Dans cette extrait, Electre, dans un tirade interrompue par quelques interventions, exprime avec
véhémence son bonheur qui s’oppose au deuil absurde imposé par Egisthe.
Que veut montrer l’auteur? Quelle conception du bonheur est défendue?
(NB: dans un texte de théâtre, comme dans un dialogue philosophique, ou toute forme
d’argumentation tenue par des personnages ficitifs, il convient de se demander quelle est la thèse de
l’auteur - quelle thèse dans la bouche des personnage semble valorisée ou dévalorisée)
1. Un plaidoyer pour le bonheur
Électre est le personnage le plus présent par ses paroles. Ses répliques successives constituent un long
discours, entrecoupé par des interventions ponctuelles, des réactions des auditeurs, qui s’adressent les
uns aux autres «Et si elle disait vrai ? », l. 9, ou à elle, pour lui demander de se taire «Électre, va-t-en,
de grâce», l. 10. Soumise à l’autorité d’Égisthe, Électre obtient ici une liberté de parole que celui-ci
cherche à lui ôter, assisté du grand prêtre.
Un bonheur simple…
Électre défend ici le bonheur, comme le montre l’emploi récurrent de ce terme (l. 4, 14, 45) ou les
synonymes (« contents », « contentement », l. 26-27). Les valeurs prônées sont des valeurs de vie et
d’amour. Les exemples qu’elle choisit visent à le montrer: c’est d’abord celui des «villes blanches et
calmes» (l. 14), où les mères «sont fières» de leurs enfants (l. 18); puis celui des hommes qui se
contentent du beau temps. Elle développe ces scènes en insistant sur les côtés positifs: la présence du
soleil (l. 15), de la chaleur (l. 15), le jeu des enfants sur les places (l. 16), par exemple. Les scènes sont
décrites avec précision et doivent être frappantes: on peut noter l’usage du présent qui donnent à voir
la scène sous les yeux, comme le discours direct: « C’est moi qui l’ai porté dans mon sein? » ou
encore « il fait beau ». Il s’agit d’hypotypose (description réaliste, animée et frappante de scène dont
on veut donner une représentation imagée et comme vécue à l'instant de son expression).
Les bonheurs évoqués sont simples et liés au présent. Ils s’opposent à la peur des habitants d’Argos
dont les morts hantent les esprits - «des hommes lèvent la tête », l. 25 ; tandis que les habitants
d’Argos gardent «la tête basse», l. 28.
…Que tout le personnage exprime.
Électre refuse de suivre le rituel de commémoration imposé par Égisthe, dans une attitude hypocrite.
Non seulement Électre évoque par ses paroles cet espace de liberté, mais elle effectue également des
actions qui soulignent sa propre liberté.
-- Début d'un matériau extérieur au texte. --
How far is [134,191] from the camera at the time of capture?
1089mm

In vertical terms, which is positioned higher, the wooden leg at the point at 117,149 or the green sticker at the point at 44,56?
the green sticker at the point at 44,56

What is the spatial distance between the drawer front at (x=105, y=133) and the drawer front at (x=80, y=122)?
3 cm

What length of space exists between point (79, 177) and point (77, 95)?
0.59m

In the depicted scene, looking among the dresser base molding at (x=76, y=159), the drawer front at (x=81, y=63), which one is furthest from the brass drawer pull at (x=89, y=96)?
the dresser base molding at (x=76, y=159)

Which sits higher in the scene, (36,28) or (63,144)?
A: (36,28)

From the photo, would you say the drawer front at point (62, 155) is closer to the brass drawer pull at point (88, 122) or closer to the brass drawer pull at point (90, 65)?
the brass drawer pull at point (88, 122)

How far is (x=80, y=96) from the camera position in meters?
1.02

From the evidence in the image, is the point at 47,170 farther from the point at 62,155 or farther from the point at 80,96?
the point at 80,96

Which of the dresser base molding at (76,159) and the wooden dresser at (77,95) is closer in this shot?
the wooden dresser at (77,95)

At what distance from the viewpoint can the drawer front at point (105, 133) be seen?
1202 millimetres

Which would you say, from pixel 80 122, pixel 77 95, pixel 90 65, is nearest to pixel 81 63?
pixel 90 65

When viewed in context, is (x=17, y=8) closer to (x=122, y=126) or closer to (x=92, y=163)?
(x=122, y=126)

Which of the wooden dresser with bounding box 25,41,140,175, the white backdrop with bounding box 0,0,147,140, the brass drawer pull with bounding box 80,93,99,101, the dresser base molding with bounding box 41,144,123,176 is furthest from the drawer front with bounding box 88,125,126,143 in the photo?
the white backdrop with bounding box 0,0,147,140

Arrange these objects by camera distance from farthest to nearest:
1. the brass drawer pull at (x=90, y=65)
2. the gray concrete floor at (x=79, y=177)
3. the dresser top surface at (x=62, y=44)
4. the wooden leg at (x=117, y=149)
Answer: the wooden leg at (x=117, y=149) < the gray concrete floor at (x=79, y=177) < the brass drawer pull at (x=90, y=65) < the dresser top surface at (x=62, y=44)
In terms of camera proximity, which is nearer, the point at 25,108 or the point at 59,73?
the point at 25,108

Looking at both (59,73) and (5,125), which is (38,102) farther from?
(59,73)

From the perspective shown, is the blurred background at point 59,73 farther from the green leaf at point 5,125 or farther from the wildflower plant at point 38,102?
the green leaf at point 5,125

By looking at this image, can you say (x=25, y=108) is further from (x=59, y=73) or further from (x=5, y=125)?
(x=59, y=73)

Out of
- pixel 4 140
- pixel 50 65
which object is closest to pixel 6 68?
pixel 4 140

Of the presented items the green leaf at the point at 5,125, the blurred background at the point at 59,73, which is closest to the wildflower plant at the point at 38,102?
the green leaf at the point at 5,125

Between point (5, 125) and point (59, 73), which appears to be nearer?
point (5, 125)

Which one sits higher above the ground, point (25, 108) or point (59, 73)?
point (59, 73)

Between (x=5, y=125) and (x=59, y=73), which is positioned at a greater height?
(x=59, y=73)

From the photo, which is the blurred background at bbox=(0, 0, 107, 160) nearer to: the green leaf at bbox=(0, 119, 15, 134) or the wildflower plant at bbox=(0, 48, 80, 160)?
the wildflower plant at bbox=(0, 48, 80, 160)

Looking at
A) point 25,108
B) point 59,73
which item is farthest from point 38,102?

La didascalie « elle danse » (l. 50) et les didascalies internes
aux lignes 32-34, «j’étends les bras, je m’élargis et je m’étire», rendent compte des gestes effectués. Le
corps joue un rôle important ; « j’étends », « je m’élargis », « je m’étire » sont trois verbes aux
sonorités proches qui manifestent ici un processus d’affirmation d’elle-même. Madame Potter-Daniau – année scolaire 2014-2015
Première
Synthèse texte 19 - Sartre, Les mouches - Manuel p.386
Pour Électre, le bonheur s’apparente donc à un acte de liberté: «je suis heureuse», déclare-t-elle, alors
que tout s’oppose à ce sentiment, comme la mort de son père ou sa soumission à Égisthe. En
paraissant vêtue de blanc à l’occasion de la fête des morts, en effectuant des actes contraires à la
cérémonie solennelle, elle manifeste sa liberté, elle redevient elle-même.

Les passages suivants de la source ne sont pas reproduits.